Are we citizens, or subjects?
THE EDITOR, Sir:
I consider myself to be a patriotic Jamaican citizen, and I have enormous respect for our institutions and the people that represent us, both here and abroad.
I respect our head of state, the prime minister, and the government officials that we have selected to manage our affairs, but I do not think that many of them respect us, the ordinary people.
It is said that punctuality is the politeness of princes, and yet I have never attended a public function where the guest of honour, particularly if he/she is a politician, has come on time. These bigwigs seem unaware of clocks, even though they often have police escorts and bodyguards. They arrive late, stroll in casually, and do not have the manners to apologise for their tardiness.

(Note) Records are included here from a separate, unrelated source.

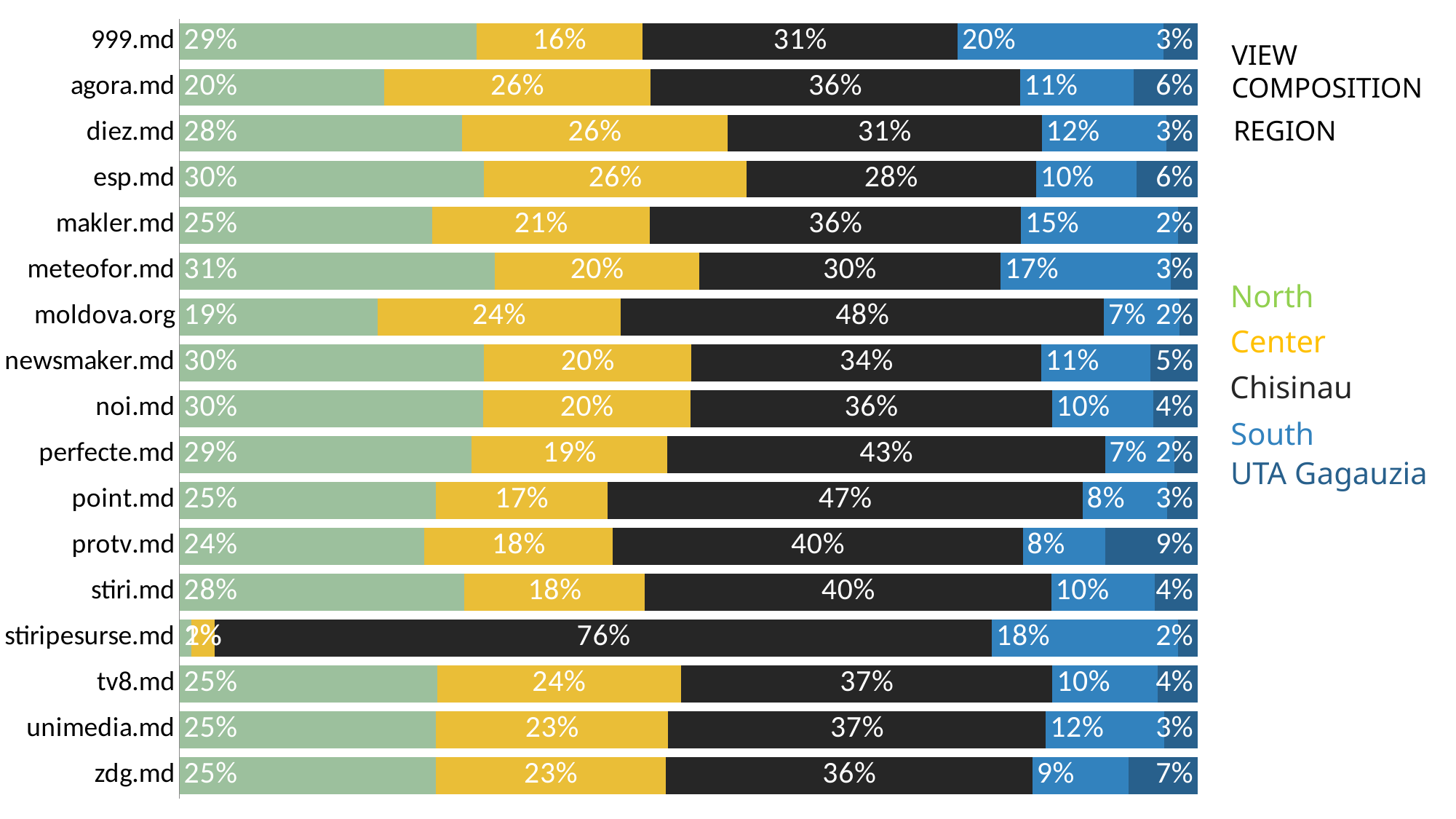
What is the UTA Gagauzia share for protv.md? 9% How many regions does the legend list? 5 Which has a larger North share, esp.md or agora.md? esp.md What is the difference between the Chisinau share of moldova.org and that of 999.md? 17 percentage points Which website has the highest South share? 999.md What is the Chisinau share for moldova.org? 48% How many websites are shown in the chart? 17 What is the Center share for agora.md? 26% Which website has the lowest Chisinau share? esp.md Which website has the highest Chisinau share? stiripesurse.md What is the South share for 999.md? 20% What is the North share for meteofor.md? 31%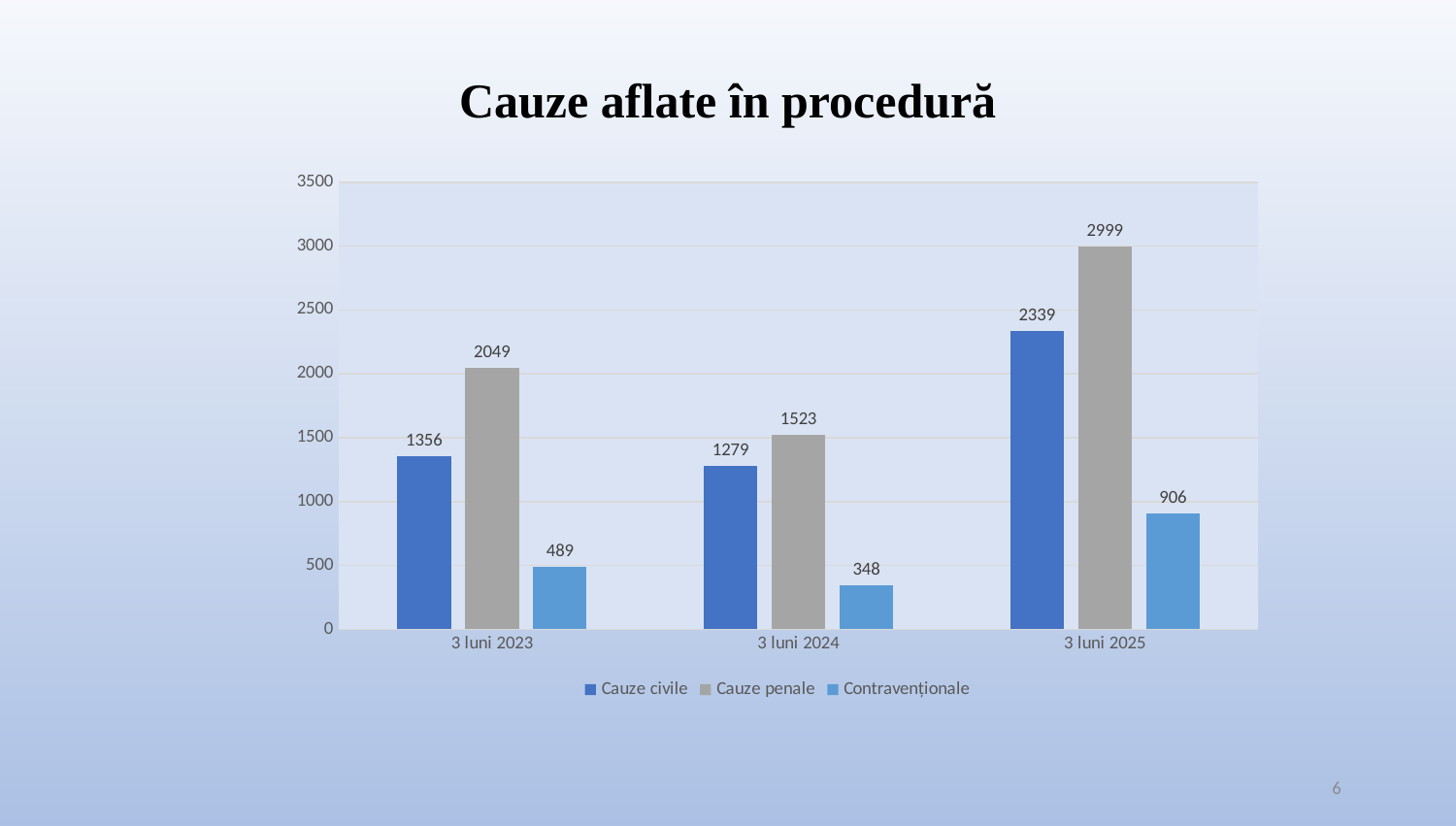
In which period is the value for Contravenționale lowest? 3 luni 2024 Is the value for Contravenționale in 3 luni 2025 greater or less than 1000? less In which period is the value for Cauze civile highest? 3 luni 2025 What is the difference between Cauze penale and Cauze civile in 3 luni 2025? 660 What kind of chart is shown on the slide? bar chart What is the value for Contravenționale in 3 luni 2024? 348 How many periods are shown on the x axis? 3 What is the value for Cauze penale in 3 luni 2025? 2999 Which is larger in 3 luni 2024: Cauze civile or Cauze penale? Cauze penale What is the value for Cauze civile in 3 luni 2023? 1356 What is the title of the chart? Cauze aflate în procedură How many series does the legend list? 3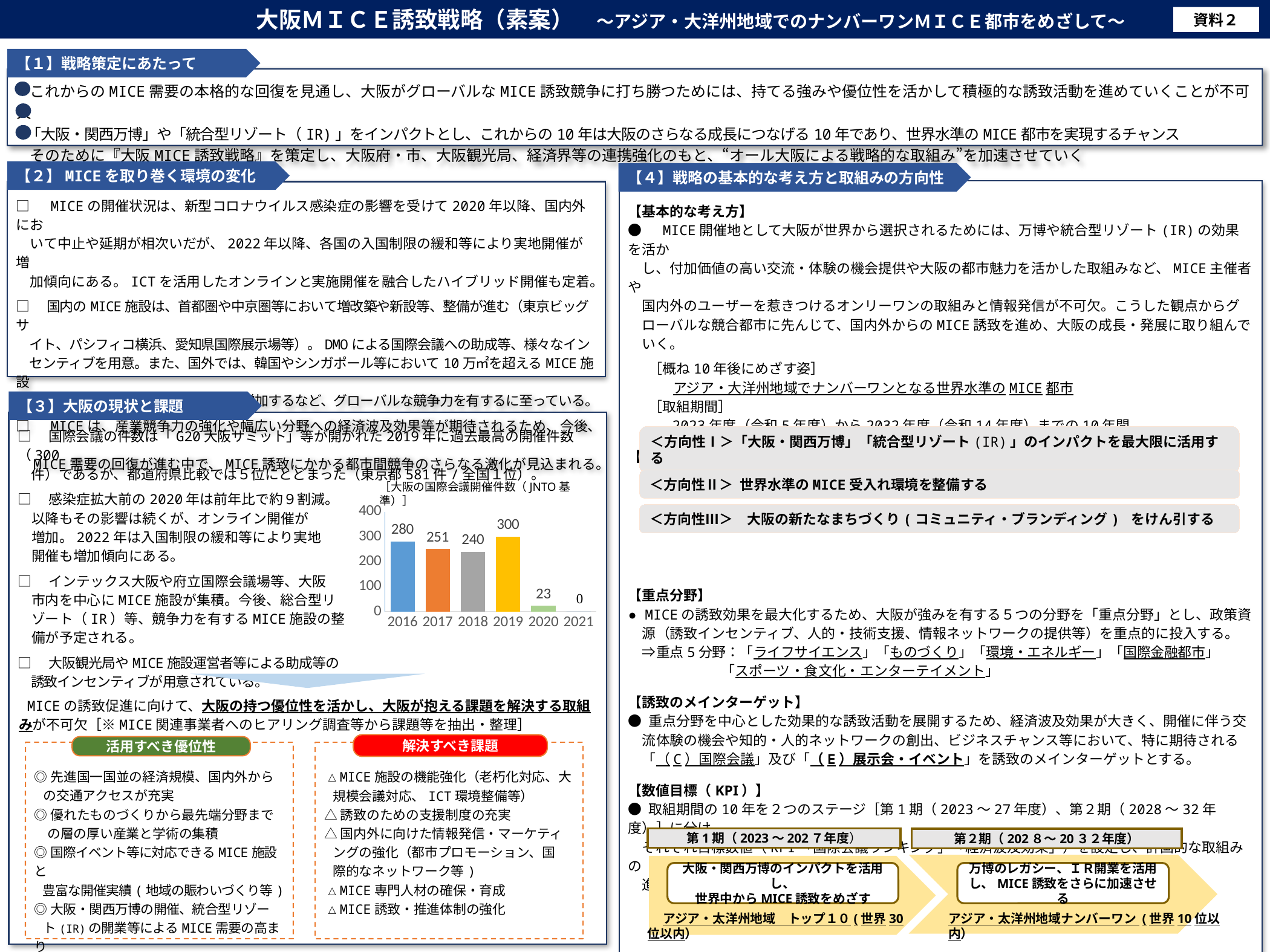
What is the value for 2021 in the bar chart? 0 How many years are shown on the x axis of the bar chart? 6 What is the value for 2016 in the bar chart of Osaka's international conference counts? 280 What kind of chart is used to show Osaka's international conference counts? bar chart Which year has the lowest value in the bar chart? 2021 Which is larger in the bar chart, the value for 2017 or the value for 2018? 2017 Which year has the highest value in the bar chart? 2019 What is the value for 2019 in the bar chart? 300 What is the value for 2020 in the bar chart? 23 What is the difference between the values for 2019 and 2018 in the bar chart? 60 What is the title of the chart on the slide? 大阪の国際会議開催件数（JNTO基準） What is the difference between the values for 2016 and 2017 in the bar chart? 29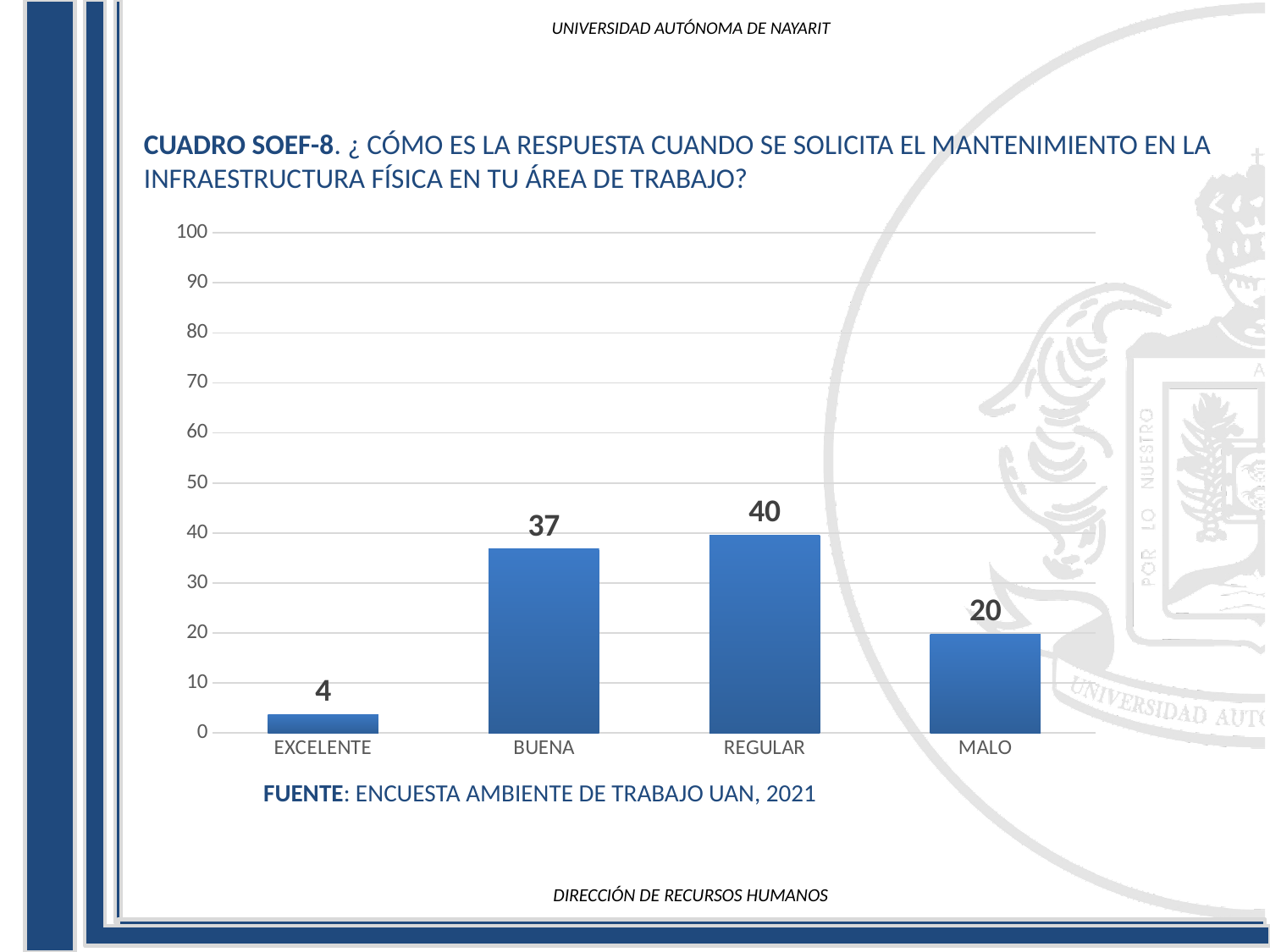
What kind of chart is shown on the slide? bar chart What is the difference between the values for REGULAR and MALO? 20 Is the value for REGULAR greater or less than 30? greater What is the value for MALO? 20 How many categories are shown on the x axis? 4 Which category has the lowest value? EXCELENTE Which is larger, the value for BUENA or the value for MALO? BUENA What source is cited below the chart? ENCUESTA AMBIENTE DE TRABAJO UAN, 2021 Which category has the highest value? REGULAR What is the value for BUENA? 37 What is the value for EXCELENTE? 4 What is the difference between the values for BUENA and EXCELENTE? 33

The masters of ceremonies have the nerve to call upon us to stand like pupils in high school to acknowledge their presence, and our political masters seem to expect this obeisance. They then make their cliche-ridden speeches and leave as quickly as possible for somewhere more important. Does this tell us something?
Is it not time that your news reporters begin to see such behaviour as insensitive and impolite, and report it in their stories? I am old enough to recall that the colonial masters were careful to demonstrate the common courtesies of social interaction, and took care not to show such contempt, even if they secretly held us Jamaicans in slight regard.
Are we citizens now, and their employers, or are we still subjects?